Experts Raise Red Flags
Other security experts have also raised the alarm over the government’s plans. Michael Adjei, director of systems engineering at Illumio, warns of a “hidden layer” of proprietary and insufficiently scrutinised AI technology that threat actors could target via the adversarial data poisoning attacks explained above.
“The challenge is that the hidden layers of AI operate through ‘learned representations’, which is difficult for security teams to interpret and monitor for vulnerabilities. This makes it harder to detect tampered AI models, particularly in systems that function autonomously or in real-time,” he tells ISMS.online.
“The AI supply chain poses further risks. Compromised third-party data, training environments, software, or hardware can jeopardise entire AI systems. For example, attackers could inject malicious data into training datasets, creating biases or vulnerabilities in AI models.”
The government plan references open-source software, a particular supply chain concern given the industry’s well-documented security challenges.
Bridewell CTO Martin Riley has a background in data centre design and operation. He warns that the “data centre market is not well regulated, and the maturity of cybersecurity around these facilities is somewhat lacking.” He also raises a red flag about the NDL.
“The NDL will primarily aim to ensure the private sector can innovate to support the public sectors, so the rigour around the data, anonymisation and protection of individuals is going to create several cybersecurity challenges,” Riley says. “What are the cybersecurity requirements going to be for those that are looking to access the NDL and use its data?”
SoSafe’s Rose wants to see a greater focus on governance.
“I’d hope to see the government reiterating that AI must comply with existing regulations, such as data privacy standards. Insisting on quality and control for input data would be wise to ensure a quality output that lacks bias, but this becomes a challenge when the data sets become vast and wide-ranging, sourced from many places,” he explains.
“The key is insisting that firms who embrace AI set up a governance and oversight committee. It should require an inventory of where AI is used, and the scope of its responsibilities, supported by risk assessments of the potential harm caused by erroneous output or failure, and recovery paths for any failures or breaches.”
ISO 42001 To The Rescue
Regulators will play a significant role in ensuring the government’s ambitions are realised safely, securely and ethically. The AI Safety Institute will become a statutory body, sponsor departments will be funded to “scale up their AI capabilities”, and “safe AI innovation” will be emphasised in guidance to these regulators.

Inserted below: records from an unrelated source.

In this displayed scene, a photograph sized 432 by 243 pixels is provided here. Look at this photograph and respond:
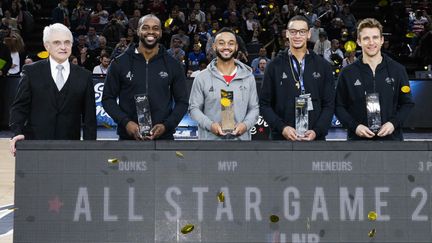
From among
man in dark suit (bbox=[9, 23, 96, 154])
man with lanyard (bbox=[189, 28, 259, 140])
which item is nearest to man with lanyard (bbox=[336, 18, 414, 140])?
man with lanyard (bbox=[189, 28, 259, 140])

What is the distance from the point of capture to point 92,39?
21438mm

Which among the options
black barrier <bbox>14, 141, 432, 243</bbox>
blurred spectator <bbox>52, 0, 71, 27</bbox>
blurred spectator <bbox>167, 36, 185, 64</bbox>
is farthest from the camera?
blurred spectator <bbox>52, 0, 71, 27</bbox>

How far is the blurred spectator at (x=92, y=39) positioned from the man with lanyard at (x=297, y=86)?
14585mm

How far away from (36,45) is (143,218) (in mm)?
19210

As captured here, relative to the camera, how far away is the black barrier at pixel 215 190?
574 cm

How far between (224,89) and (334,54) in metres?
13.8

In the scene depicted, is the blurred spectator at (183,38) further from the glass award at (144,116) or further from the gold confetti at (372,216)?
the gold confetti at (372,216)

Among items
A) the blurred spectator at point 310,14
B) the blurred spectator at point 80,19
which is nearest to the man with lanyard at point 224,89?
the blurred spectator at point 310,14

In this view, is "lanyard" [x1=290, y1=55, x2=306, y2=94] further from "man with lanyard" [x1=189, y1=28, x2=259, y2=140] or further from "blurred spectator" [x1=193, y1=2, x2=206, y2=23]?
"blurred spectator" [x1=193, y1=2, x2=206, y2=23]

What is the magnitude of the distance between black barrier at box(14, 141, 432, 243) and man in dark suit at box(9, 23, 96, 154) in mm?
1102

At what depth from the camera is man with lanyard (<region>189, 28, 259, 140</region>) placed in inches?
273

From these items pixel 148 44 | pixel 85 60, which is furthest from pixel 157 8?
pixel 148 44

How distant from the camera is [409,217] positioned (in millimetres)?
5758

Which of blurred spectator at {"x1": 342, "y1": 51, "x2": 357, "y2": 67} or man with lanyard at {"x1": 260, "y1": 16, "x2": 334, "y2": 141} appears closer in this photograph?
man with lanyard at {"x1": 260, "y1": 16, "x2": 334, "y2": 141}
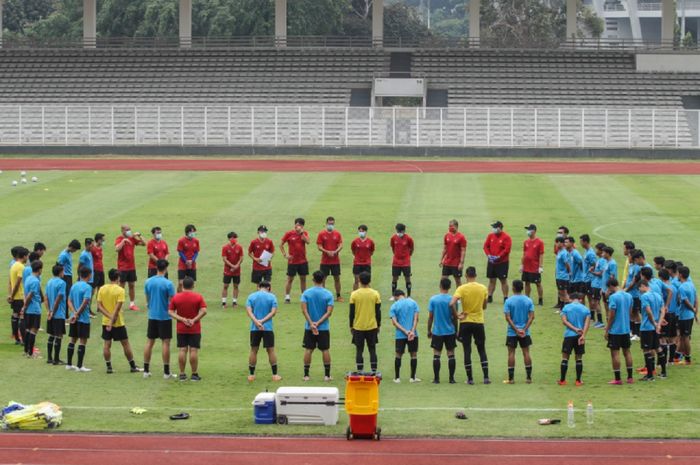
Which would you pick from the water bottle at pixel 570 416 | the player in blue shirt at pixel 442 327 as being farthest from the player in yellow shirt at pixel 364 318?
the water bottle at pixel 570 416

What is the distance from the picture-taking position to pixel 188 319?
822 inches

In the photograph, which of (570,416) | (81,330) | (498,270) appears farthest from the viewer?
(498,270)

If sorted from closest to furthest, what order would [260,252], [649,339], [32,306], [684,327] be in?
[649,339], [684,327], [32,306], [260,252]

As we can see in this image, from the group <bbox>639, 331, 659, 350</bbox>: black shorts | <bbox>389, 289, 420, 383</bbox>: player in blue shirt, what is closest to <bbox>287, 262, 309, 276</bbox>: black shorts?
<bbox>389, 289, 420, 383</bbox>: player in blue shirt

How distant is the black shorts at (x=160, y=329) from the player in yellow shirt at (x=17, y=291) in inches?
136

However, while it remains to be seen what new rules may be implemented as a result, there are already best practice standards that can help AI developers and users navigate whatever regulatory frameworks come their way. ISO 42001, for example, is designed to drive responsible use and management of AI management systems.

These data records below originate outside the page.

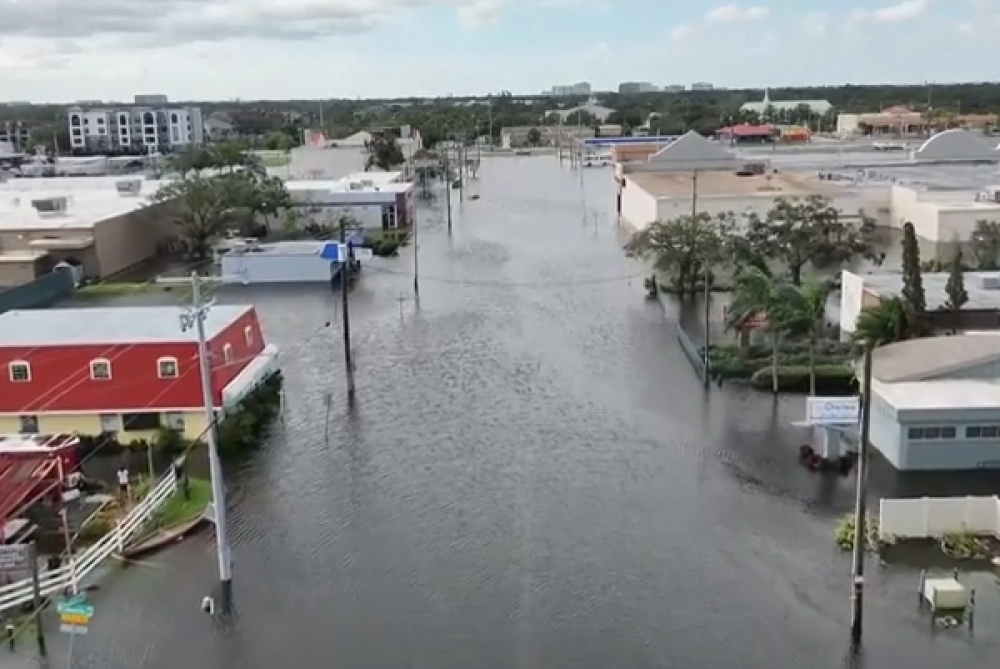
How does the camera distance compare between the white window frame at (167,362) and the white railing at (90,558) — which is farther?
the white window frame at (167,362)

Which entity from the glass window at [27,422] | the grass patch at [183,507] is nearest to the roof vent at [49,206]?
the glass window at [27,422]

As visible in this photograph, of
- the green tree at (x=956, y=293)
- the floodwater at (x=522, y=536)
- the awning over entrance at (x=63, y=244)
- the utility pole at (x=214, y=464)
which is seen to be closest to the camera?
the floodwater at (x=522, y=536)

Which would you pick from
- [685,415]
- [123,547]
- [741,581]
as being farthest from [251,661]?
[685,415]

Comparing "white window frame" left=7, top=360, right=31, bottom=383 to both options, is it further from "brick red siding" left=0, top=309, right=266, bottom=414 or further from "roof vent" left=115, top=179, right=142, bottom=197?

“It provides guidelines for secure AI use, helping developers implement mechanisms to detect unusual behaviour or unexpected outputs, reducing susceptibility to manipulation,” says Illumio’s Adjei.
SoSafe’s Rose agrees.
“ISO 42001 is an effective methodology for helping organisations to adopt AI mindfully. It drives a careful approach to assessing and controlling the implementation of AI, ensuring that there is sufficient insight and oversight of associated risks,” he concludes.
“Like ISO 27001, it doesn’t make you secure. However, it creates a path for continual assessment and improvement, which increases the likelihood of creating a resilient solution.”
We’ll know much more about the government’s plans in spring, although with the UK economy in poor shape, it remains to be seen whether the Treasury will block or dilute many of these initiatives. Whatever happens, let’s hope that built-in security and enhanced AI governance are non-negotiable.